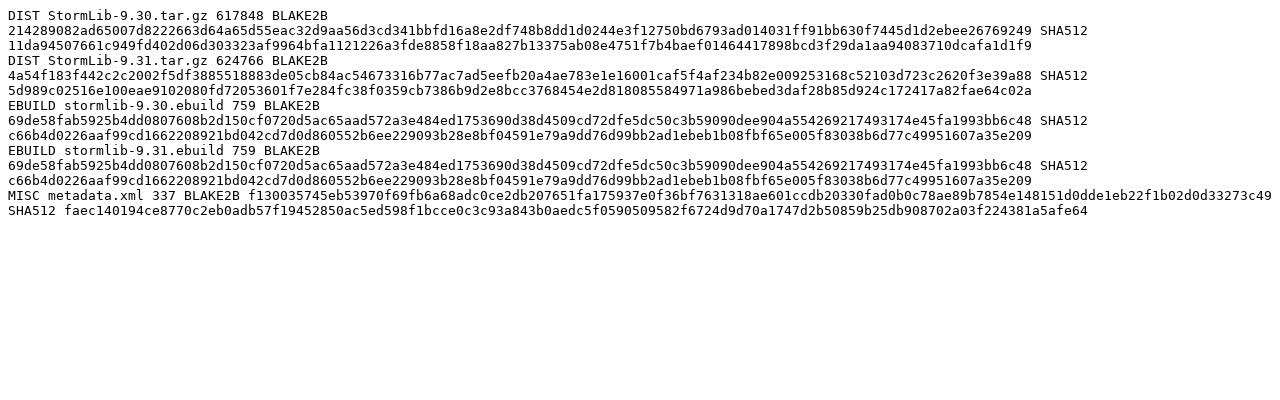

--- FILE ---
content_type: text/plain
request_url: http://ftp.tw.netbsd.org/Linux/Gentoo/gentoo-portage/app-arch/stormlib/Manifest
body_size: 1517
content:
DIST StormLib-9.30.tar.gz 617848 BLAKE2B 214289082ad65007d8222663d64a65d55eac32d9aa56d3cd341bbfd16a8e2df748b8dd1d0244e3f12750bd6793ad014031ff91bb630f7445d1d2ebee26769249 SHA512 11da94507661c949fd402d06d303323af9964bfa1121226a3fde8858f18aa827b13375ab08e4751f7b4baef01464417898bcd3f29da1aa94083710dcafa1d1f9
DIST StormLib-9.31.tar.gz 624766 BLAKE2B 4a54f183f442c2c2002f5df3885518883de05cb84ac54673316b77ac7ad5eefb20a4ae783e1e16001caf5f4af234b82e009253168c52103d723c2620f3e39a88 SHA512 5d989c02516e100eae9102080fd72053601f7e284fc38f0359cb7386b9d2e8bcc3768454e2d818085584971a986bebed3daf28b85d924c172417a82fae64c02a
EBUILD stormlib-9.30.ebuild 759 BLAKE2B 69de58fab5925b4dd0807608b2d150cf0720d5ac65aad572a3e484ed1753690d38d4509cd72dfe5dc50c3b59090dee904a554269217493174e45fa1993bb6c48 SHA512 c66b4d0226aaf99cd1662208921bd042cd7d0d860552b6ee229093b28e8bf04591e79a9dd76d99bb2ad1ebeb1b08fbf65e005f83038b6d77c49951607a35e209
EBUILD stormlib-9.31.ebuild 759 BLAKE2B 69de58fab5925b4dd0807608b2d150cf0720d5ac65aad572a3e484ed1753690d38d4509cd72dfe5dc50c3b59090dee904a554269217493174e45fa1993bb6c48 SHA512 c66b4d0226aaf99cd1662208921bd042cd7d0d860552b6ee229093b28e8bf04591e79a9dd76d99bb2ad1ebeb1b08fbf65e005f83038b6d77c49951607a35e209
MISC metadata.xml 337 BLAKE2B f130035745eb53970f69fb6a68adc0ce2db207651fa175937e0f36bf7631318ae601ccdb20330fad0b0c78ae89b7854e148151d0dde1eb22f1b02d0d33273c49 SHA512 faec140194ce8770c2eb0adb57f19452850ac5ed598f1bcce0c3c93a843b0aedc5f0590509582f6724d9d70a1747d2b50859b25db908702a03f224381a5afe64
:::::
From the records above, count how many lines hold the string "EBUILD", then give only that number.

2